[Stored items]
BEGIN
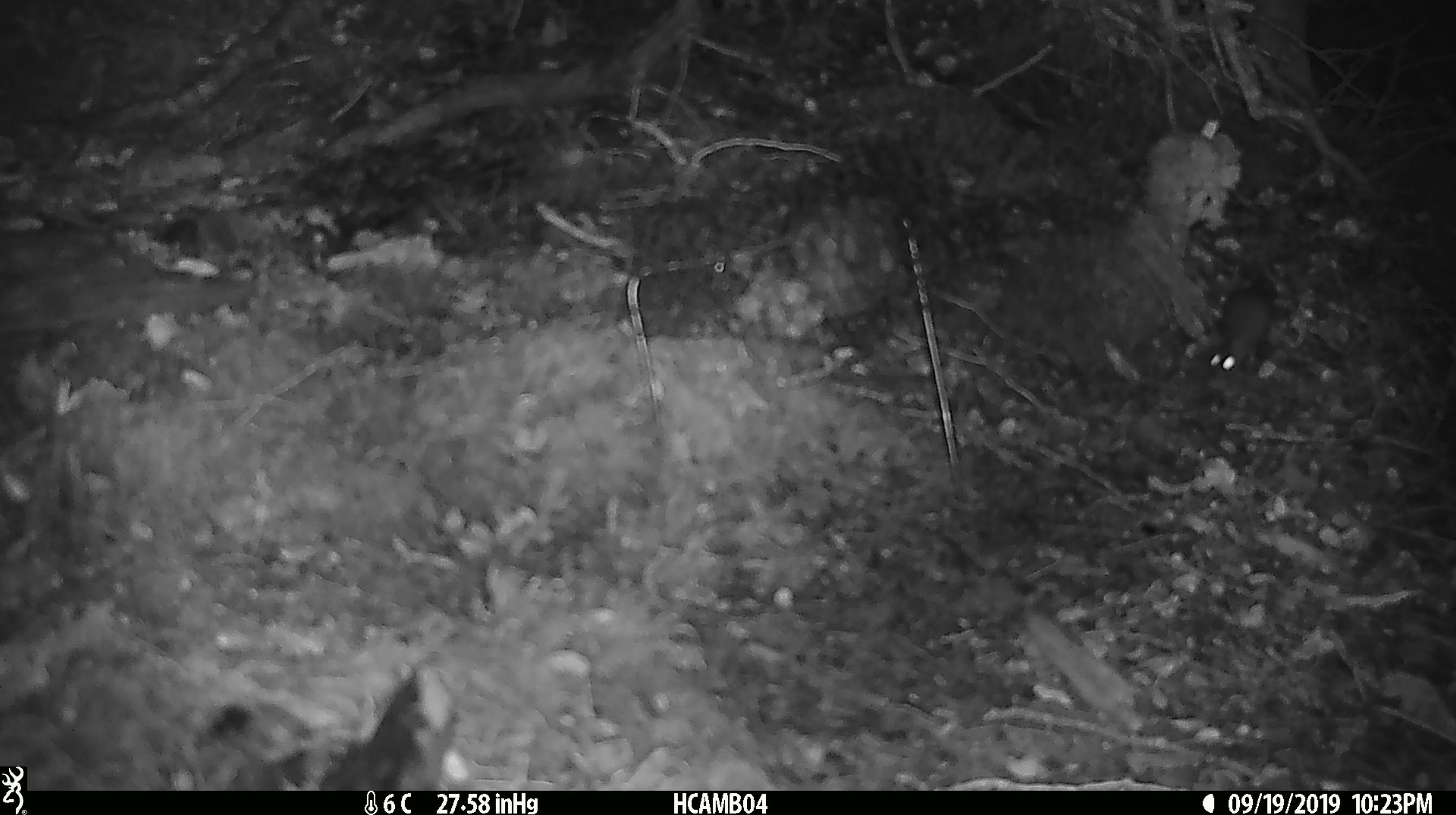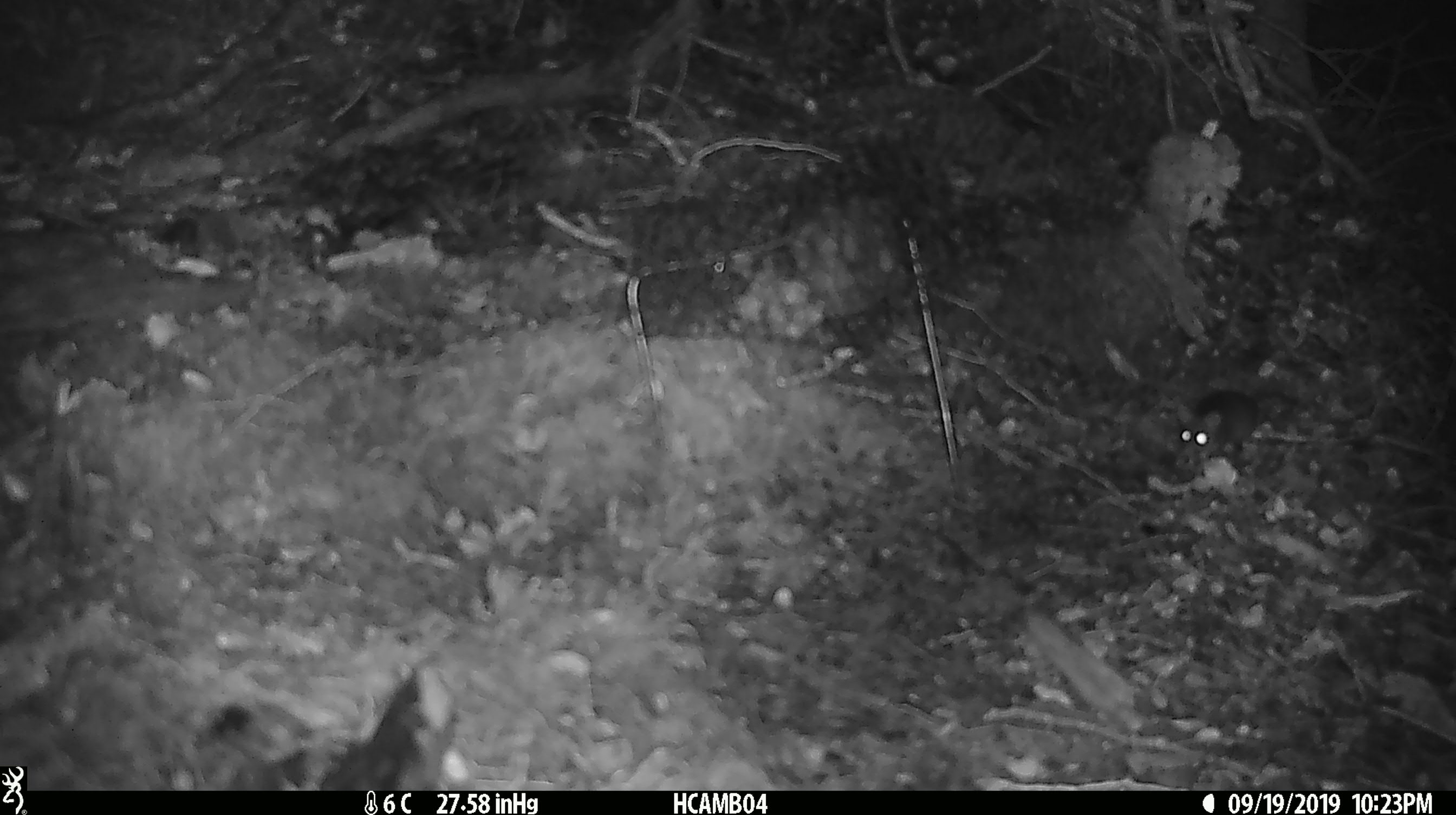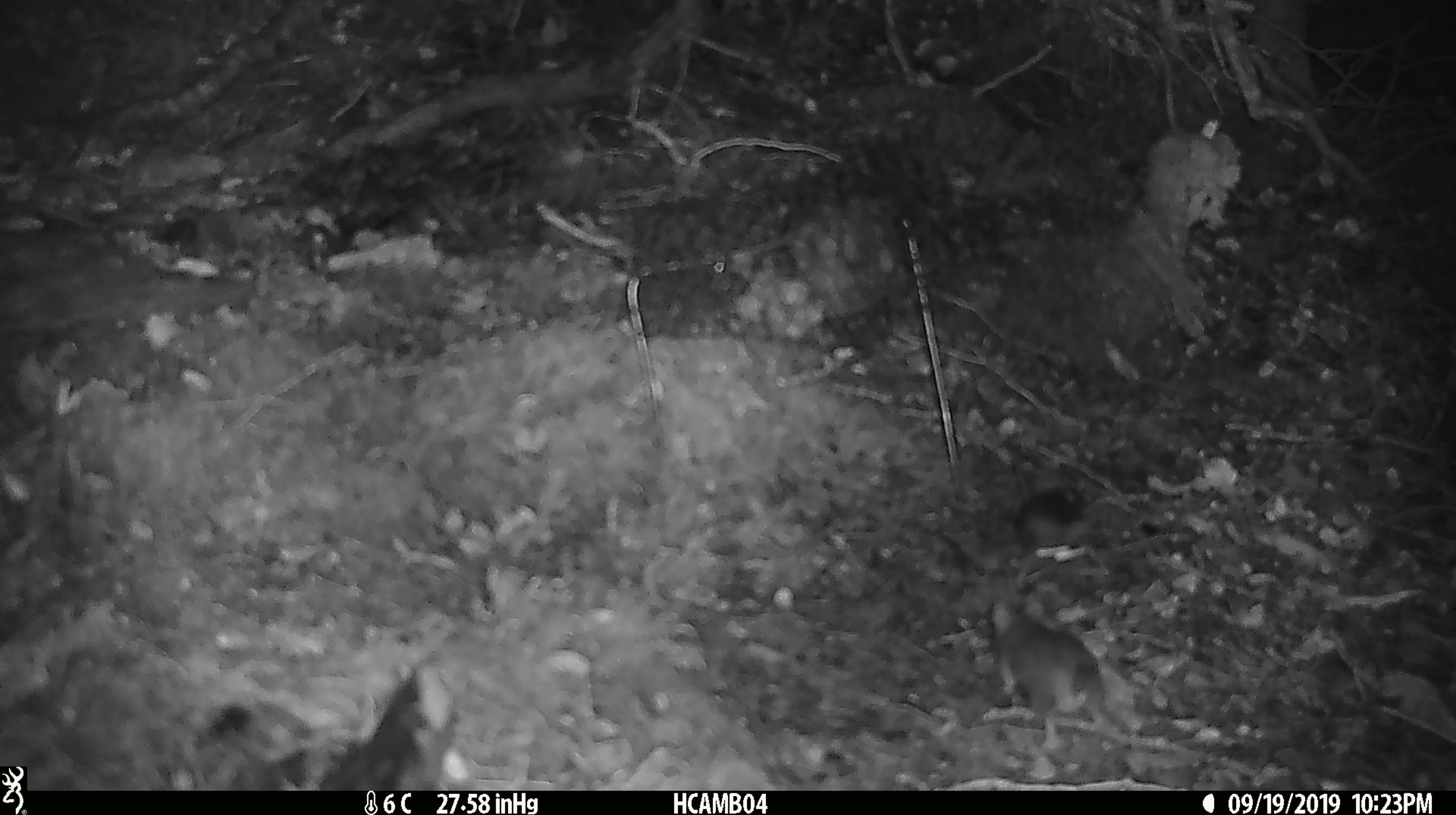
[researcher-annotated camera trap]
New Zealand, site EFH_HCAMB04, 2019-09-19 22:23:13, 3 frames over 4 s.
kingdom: Animalia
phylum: Chordata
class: Mammalia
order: Rodentia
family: Muridae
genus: Mus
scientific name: Mus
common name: mouse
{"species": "mouse (Mus)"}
END
> **What to work on**
Each entry is to be transcribed verbatim, and any picture in it is to be skipped.

> **Task output**
[researcher-annotated camera trap]
New Zealand, site EFH_HCAMB04, 2019-09-19 22:23:13, 3 frames over 4 s.
kingdom: Animalia
phylum: Chordata
class: Mammalia
order: Rodentia
family: Muridae
genus: Mus
scientific name: Mus
common name: mouse
{"species": "mouse (Mus)"}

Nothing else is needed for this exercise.